Should Britain remain within the EU?Reuters

The EU referendum on 23 June will be the biggest political decision in Britain for a generation. I believe that Britain is stronger, safer and better off in the EU. I am proud that my party, the Labour party, is the only major national political party campaigning for a Remain vote.

In its 2,000 year history, Europe has known only 70 years of peace. Coming together in the aftermath of WWII, the EU's founding fathers acted on a simple desire to replace war with talking and trade.

Britain is an outward-looking, confident nation that embraces its role in the wider world. A vote to remain will make sure that we stay that way. We need to have a high-skill, high-wage economy to prosper. The EU brings us British jobs, British growth and British investment.

Three million jobs and £226 billion of UK exports depend on our trade with the EU alone. The CBI has warned that a vote to leave could cost one million jobs. The governor of the Bank of England, Mark Carney, has said a leave vote is the UK's "biggest domestic risk".

The EU also underpins rights that protect British workers and consumers, which is why the TUC is campaigning to remain. British people want to be treated fairly at work, and those rights are guaranteed by our membership of the EU. Does anyone think their right to a paid holiday, or paid maternity leave, would be protected if Nigel Farage had his way?

Environmental problems like climate change and pollution don't stop at borders. EU environmental law has been fundamental to cleaning up our air and water, improving our recycling rates, boosting renewable energy and making our cars more fuel efficient.

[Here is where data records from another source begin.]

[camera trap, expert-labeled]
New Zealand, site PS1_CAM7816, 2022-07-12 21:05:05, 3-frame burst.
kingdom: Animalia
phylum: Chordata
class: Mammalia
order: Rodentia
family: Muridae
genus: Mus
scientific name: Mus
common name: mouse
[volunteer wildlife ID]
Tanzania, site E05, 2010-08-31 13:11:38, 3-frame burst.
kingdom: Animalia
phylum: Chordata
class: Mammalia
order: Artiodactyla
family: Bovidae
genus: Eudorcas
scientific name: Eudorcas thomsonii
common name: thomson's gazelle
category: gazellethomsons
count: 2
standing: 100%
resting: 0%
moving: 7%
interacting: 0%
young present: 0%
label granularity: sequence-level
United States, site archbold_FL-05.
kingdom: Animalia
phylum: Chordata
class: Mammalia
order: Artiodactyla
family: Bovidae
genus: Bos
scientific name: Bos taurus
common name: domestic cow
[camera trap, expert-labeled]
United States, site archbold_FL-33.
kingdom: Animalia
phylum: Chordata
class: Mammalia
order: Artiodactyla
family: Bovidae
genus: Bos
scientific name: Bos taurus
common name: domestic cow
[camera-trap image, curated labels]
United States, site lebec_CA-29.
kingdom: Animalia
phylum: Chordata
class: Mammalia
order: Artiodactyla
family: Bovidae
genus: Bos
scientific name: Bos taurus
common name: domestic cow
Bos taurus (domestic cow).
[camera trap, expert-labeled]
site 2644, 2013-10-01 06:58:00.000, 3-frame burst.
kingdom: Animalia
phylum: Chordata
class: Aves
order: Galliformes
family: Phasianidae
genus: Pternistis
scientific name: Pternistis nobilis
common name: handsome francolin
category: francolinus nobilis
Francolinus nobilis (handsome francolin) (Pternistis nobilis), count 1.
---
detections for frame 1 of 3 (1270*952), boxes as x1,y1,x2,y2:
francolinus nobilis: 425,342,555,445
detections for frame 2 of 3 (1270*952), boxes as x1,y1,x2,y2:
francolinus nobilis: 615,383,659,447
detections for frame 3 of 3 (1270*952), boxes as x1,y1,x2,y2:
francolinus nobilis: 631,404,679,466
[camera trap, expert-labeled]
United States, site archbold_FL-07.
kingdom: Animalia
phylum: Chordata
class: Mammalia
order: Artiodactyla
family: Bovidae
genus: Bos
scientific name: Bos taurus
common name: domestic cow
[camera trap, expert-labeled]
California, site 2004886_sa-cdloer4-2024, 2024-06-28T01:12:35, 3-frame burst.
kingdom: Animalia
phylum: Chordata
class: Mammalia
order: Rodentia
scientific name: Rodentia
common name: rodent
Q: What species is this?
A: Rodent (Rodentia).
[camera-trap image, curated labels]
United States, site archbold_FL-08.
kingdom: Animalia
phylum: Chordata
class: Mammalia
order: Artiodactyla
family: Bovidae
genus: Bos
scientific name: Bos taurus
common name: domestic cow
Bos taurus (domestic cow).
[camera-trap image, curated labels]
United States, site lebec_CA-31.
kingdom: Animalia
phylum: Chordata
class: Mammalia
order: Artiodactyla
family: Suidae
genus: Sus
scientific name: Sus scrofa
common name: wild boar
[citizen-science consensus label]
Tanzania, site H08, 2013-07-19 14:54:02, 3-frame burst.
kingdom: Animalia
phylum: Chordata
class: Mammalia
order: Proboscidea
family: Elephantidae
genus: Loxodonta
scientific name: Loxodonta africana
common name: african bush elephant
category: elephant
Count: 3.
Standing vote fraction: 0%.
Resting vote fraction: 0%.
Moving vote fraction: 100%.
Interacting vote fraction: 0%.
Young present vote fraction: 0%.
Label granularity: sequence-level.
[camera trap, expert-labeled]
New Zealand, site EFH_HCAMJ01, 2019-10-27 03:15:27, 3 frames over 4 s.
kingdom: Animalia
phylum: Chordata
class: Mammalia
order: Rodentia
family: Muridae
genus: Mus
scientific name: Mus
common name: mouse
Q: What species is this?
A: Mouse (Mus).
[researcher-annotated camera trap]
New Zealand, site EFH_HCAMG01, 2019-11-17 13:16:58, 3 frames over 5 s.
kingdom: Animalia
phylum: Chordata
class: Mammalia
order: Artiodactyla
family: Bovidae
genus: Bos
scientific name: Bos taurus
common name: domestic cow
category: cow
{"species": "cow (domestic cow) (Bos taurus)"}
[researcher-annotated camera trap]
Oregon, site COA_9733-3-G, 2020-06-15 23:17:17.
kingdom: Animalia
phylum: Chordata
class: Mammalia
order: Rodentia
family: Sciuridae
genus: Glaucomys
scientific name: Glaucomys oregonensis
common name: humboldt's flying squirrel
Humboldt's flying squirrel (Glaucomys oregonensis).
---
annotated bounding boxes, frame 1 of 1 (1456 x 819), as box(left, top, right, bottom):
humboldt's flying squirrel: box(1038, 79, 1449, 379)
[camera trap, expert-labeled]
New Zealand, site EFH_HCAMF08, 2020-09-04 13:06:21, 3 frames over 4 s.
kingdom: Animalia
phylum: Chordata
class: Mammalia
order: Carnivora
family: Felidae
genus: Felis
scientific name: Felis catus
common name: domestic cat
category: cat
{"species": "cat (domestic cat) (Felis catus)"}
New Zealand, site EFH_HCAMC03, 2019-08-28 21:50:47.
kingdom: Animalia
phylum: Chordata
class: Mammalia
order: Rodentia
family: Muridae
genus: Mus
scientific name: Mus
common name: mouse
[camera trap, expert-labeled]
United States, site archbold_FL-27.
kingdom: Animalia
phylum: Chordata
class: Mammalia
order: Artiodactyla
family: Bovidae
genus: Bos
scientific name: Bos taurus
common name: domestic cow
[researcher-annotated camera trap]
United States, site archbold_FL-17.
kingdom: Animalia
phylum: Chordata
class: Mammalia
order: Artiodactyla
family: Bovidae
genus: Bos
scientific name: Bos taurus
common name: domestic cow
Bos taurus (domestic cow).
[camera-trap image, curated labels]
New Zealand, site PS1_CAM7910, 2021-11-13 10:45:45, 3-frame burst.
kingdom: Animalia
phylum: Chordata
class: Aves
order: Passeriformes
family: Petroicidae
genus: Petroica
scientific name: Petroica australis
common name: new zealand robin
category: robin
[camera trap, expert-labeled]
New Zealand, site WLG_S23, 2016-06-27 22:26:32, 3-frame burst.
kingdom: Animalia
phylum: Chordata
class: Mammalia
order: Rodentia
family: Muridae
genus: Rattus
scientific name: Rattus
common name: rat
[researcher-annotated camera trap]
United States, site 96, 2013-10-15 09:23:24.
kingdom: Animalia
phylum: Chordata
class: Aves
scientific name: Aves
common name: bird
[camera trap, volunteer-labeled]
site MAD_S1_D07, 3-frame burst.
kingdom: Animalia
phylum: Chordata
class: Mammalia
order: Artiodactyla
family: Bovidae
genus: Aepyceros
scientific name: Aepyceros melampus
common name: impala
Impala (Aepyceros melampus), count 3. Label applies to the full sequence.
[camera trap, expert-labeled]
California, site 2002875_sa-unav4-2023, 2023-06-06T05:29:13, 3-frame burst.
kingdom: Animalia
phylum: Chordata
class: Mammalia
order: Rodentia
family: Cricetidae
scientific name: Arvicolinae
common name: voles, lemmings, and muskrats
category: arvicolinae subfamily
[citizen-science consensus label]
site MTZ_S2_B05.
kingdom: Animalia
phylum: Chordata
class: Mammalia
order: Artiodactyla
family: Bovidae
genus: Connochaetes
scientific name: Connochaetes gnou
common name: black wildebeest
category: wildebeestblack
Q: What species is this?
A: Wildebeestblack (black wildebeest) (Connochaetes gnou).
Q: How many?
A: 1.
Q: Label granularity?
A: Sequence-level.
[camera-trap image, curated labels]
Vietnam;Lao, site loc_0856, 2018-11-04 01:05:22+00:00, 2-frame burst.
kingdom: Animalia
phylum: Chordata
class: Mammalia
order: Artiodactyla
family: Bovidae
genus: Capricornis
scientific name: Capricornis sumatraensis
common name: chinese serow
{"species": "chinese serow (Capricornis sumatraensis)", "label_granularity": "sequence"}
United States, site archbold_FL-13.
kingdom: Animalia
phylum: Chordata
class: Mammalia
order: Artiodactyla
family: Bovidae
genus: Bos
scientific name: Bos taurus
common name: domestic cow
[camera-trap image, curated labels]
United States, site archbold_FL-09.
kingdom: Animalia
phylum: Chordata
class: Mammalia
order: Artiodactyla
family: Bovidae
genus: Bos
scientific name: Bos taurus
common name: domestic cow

It has saved consumers millions in energy and fuel costs. It has improved the health and wellbeing of our communities. It has led the world in tackling global threats like climate change. And our voice in the UN Paris climate change talks was amplified because we were part of a club of 28 countries.

The EU has been a catalyst for progress in Britain and the world. It not only guarantees rights and protections, but provides us with a platform to champion change at home and abroad.

Last year Pope Francis published his encyclical Laudato Si. In it, he reminded us of our duties to protect our planet and to tackle poverty, saying: "We must hear the cry of the earth and the cry of the poor". The British people are an outward-looking nation, and I believe that we hear those cries and can act better if we remain in a group of nations, working toward collective goals in solidarity together.

Britain needs to take a lead in tackling today's global challenges, whether that is climate change, the refugee crisis, or international tax avoidance. Cooperation with our neighbours, through the European Arrest Warrant, helps us fight terrorism and cross-border crime, helping to keep us safe.

These are issues that we will solve together or not at all.

If we leave, we will have to implement EU legislation without a seat at the table and a vote in decisions. When the UK can lead from the inside, why would we walk away into an uncertain future? Why would we opt for the Norwegian model when the British model – inside the EU but outside the Euro and Schengen zones – has served us so well for over 40 years? No country has ever left the EU, so how can those campaigning to leave say what the future will look like?

Vote Leave are trying to pull the wool over our eyes. The want us to walk away from a market of 500 million people and negotiate a new deal – but they can't explain what it would look like. Michael Gove admits it could take five years to leave, which means five years of crippling financial uncertainty for families up and down the country. That is too high a price to pay. Our economy and family finances will be hit, jobs won't be safe, mortgage rates will go up, prices will rise and our NHS and schools will suffer.

Why should we trust Iain Duncan Smith, architect of the crippling bedroom tax, food banks and disastrous universal credit, to protect our workplace rights?

Why should we trust climate change sceptics like John Redwood to uphold environmental protections that have cleaned up our air, rivers and beaches?

Why should we trust Michael Gove and Boris Johnson to invest more money in our NHS when they voted for the biggest top-down reorganisation in NHS history, which wasted £3 billion? That decision had nothing to do with the EU but was taken by ideologues set on dismantling our health service.

Not a single mainstream Western government leader wants the UK to leave. But Donald Trump, Vladimir Putin and French National Front leader Marine Le Pen do.

Their advice to leave is a leap in the dark and a risk Britain cannot afford to take.

Vote to remain on June 23.

Mary Creagh is Labour MP for Wakefield and Chair of the Environmental Audit Committee.